#### Directions for this task
Lines from the one containing "What is the distance dividing" through the last line of the data are to be repeated word for word, both ends included.

#### The records

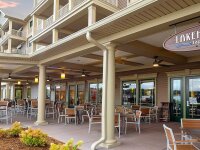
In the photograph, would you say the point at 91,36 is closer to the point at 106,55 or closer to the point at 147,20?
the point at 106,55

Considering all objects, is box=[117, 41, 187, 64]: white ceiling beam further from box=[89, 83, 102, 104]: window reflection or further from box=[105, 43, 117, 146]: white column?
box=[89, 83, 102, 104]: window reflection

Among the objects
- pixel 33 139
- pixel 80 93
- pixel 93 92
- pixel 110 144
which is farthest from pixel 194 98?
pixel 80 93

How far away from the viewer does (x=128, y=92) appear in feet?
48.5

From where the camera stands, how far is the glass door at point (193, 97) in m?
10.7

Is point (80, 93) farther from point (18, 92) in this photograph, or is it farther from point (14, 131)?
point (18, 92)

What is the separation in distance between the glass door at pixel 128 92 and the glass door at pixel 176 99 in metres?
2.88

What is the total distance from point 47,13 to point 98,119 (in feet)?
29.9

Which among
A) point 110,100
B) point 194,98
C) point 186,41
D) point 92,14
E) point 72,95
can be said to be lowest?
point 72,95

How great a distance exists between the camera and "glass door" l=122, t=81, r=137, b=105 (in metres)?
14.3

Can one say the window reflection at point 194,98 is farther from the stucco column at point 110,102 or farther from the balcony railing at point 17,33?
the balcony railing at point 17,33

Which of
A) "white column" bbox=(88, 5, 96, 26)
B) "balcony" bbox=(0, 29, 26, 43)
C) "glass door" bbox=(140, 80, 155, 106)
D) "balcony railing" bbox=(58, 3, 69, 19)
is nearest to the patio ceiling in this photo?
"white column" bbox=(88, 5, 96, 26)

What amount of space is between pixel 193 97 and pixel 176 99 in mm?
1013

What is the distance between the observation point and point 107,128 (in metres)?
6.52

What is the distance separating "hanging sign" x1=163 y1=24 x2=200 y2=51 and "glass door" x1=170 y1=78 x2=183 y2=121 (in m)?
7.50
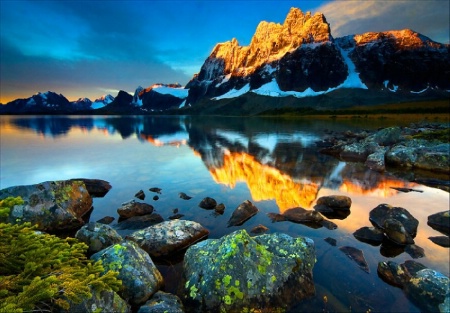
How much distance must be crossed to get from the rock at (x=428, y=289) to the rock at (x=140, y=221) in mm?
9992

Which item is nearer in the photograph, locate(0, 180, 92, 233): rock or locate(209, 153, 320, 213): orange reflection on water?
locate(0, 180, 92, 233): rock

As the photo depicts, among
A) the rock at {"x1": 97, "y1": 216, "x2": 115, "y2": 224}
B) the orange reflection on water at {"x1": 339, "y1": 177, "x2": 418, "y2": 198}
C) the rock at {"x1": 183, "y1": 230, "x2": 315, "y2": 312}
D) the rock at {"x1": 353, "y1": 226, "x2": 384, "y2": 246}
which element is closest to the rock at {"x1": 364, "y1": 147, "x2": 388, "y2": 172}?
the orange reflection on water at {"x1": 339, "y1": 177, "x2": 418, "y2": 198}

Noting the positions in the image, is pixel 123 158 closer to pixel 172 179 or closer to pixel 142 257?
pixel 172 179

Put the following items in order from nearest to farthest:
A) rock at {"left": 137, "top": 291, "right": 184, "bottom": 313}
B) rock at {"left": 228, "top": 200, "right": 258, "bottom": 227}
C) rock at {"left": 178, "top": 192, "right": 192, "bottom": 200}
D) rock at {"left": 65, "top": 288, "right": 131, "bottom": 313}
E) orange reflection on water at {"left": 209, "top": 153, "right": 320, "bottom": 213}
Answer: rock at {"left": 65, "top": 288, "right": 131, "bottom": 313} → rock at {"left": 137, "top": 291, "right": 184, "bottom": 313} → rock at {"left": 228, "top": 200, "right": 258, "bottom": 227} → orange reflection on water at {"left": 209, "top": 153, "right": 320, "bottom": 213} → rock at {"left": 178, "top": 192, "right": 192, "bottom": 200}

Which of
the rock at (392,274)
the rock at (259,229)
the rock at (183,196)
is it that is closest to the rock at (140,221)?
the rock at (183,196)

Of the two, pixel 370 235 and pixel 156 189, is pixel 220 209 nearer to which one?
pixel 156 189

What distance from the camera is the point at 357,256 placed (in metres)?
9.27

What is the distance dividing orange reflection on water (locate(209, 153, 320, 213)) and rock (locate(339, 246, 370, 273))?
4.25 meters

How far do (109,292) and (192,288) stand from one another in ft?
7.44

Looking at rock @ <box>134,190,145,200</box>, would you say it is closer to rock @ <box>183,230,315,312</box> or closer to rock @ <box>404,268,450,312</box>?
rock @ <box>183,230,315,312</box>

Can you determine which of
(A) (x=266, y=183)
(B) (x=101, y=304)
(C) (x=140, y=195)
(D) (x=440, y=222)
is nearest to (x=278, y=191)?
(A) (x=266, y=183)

#### Answer for this exercise
What is the distance dividing orange reflection on water (locate(209, 153, 320, 213)) and rock (locate(339, 246, 370, 273))?
4.25 meters

How far do (109,292) and (192,288) stand from one another in ft?
7.44

Looking at rock @ <box>134,190,145,200</box>, would you say it is closer to rock @ <box>183,230,315,312</box> or closer to rock @ <box>404,268,450,312</box>?
rock @ <box>183,230,315,312</box>

Can you determine which of
(A) (x=266, y=183)
(B) (x=101, y=304)
(C) (x=140, y=195)
(D) (x=440, y=222)
is nearest to (x=278, y=191)?
(A) (x=266, y=183)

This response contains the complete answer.